Task instructions.
Pick up the guest post on publishing the novel Queer as a Five-Dollar Bill at the point where it stops, and write what comes next.

[START OF Passage]

Guest Post: Lee Wind: From Kickstarter to Book – The Wild Roller Coaster of Publishing My Debut YA Novel

Learn more about Lee Wind

By Lee Wind
for Cynthia Leitich Smith‘s Cynsations

There’s a saying that a work of art isn’t complete until it has been witnessed.

So the book I wrote that would have completely changed my life if I’d read it as a fifteen-year-old wasn’t complete. Not until it had readers.

Over six years, the manuscript for Queer as a Five-Dollar Bill had been written and re-written, eight full revisions in all, with the final polish under the brilliant editorial direction of National Book Award-winner M.T. Anderson at a Highlights Foundation workshop. It was ready, but with no readers, it wasn’t complete.

My agent at the time told me it had been submitted, over a period of two years, to more than twenty editors. In all that time, it had only received five rejections, with the rest not even bothering to respond. No book deal meant no readers.

I didn’t doubt the merit of my story. I didn’t doubt that I’m a good writer. I did doubt the courage of traditional publishing to put out a story that would be controversial, as the novel’s hook is a closeted teen boy discovering a secret from history—that Abraham Lincoln wrote Joshua Fry Speed letters that could prove the two men were in love. Romantic love.

[END OF Passage]
[START OF Given entries]

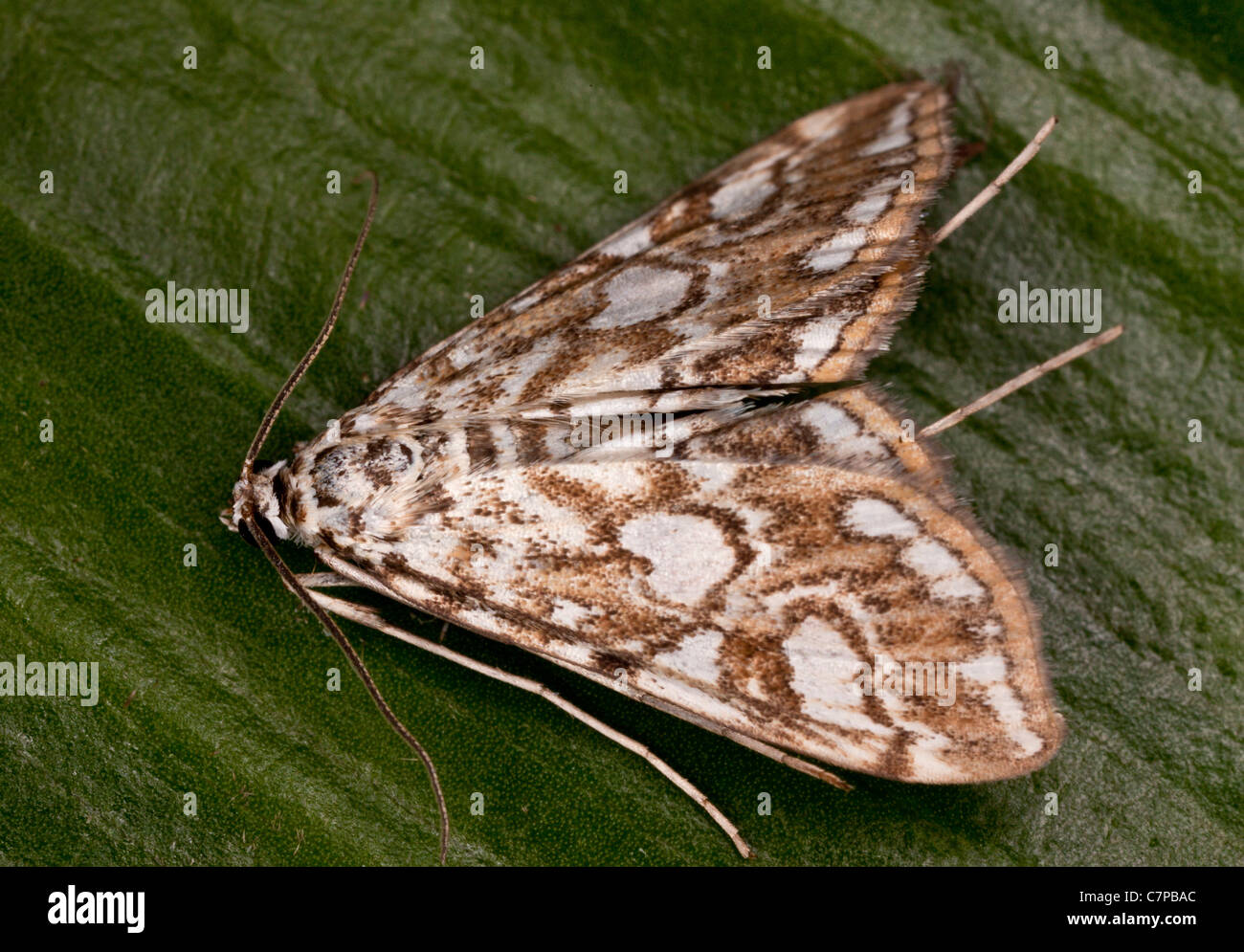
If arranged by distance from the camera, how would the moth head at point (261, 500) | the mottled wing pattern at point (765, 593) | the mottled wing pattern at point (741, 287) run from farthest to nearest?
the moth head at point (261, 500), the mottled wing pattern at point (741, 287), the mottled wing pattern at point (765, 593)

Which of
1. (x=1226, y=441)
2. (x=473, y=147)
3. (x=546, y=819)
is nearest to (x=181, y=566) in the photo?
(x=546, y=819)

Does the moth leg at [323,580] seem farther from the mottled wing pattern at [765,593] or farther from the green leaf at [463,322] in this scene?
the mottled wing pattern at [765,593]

[END OF Given entries]

Task response.
This doubt was strengthened by what happened to the nonfiction book for young readers that I had sold to an imprint of Simon & Schuster in 2015. The Queer History Project: No Way, They Were Gay? included five chapters on men who loved men in history, and Abraham Lincoln and Joshua Fry Speed were one of those chapters. Everything was going great until two weeks after Trump’s election, I got a phone call. Suddenly, they absolutely couldn’t publish my book.

I got the rights back in January of 2016, and my agent at the time told me it was so strong she’d sell it in three weeks… It was sent, I was told, to eight editors. Nine months passed, and no responses. Not even a “no, thank you.”

I was sure I was being preemptively banned by a traditional publishing industry too afraid to rock the cultural boat that was suddenly, with the election of our 45th President, in stormy seas.

Now I’ve been blogging about books, politics, and culture for LGBTQ kids and teens since 2007. I’m Here. I’m Queer. What The Hell Do I Read? has done well, gaining an audience across the world that’s built over time—The blog passed 2.5 million page loads in July 2018. So I thought, maybe one way to reach readers would be to post chapters on my blog.

Starting in September of 2017, over 32 weeks, I serialized the entire novel. I knew people were reading it, and I liked the idea of it being available for free, forever.

But the experience of reading the manuscript, clicking for each chapter, felt different than reading a polished, published book with copyedited text, interior design, an author’s note, discussion questions, and all the other great stuff that makes a book in your hands such a transformative experience. How could I create that? How could I reach more readers?

Lee visited with the Pasadena City College Queer Alliance in May 2018.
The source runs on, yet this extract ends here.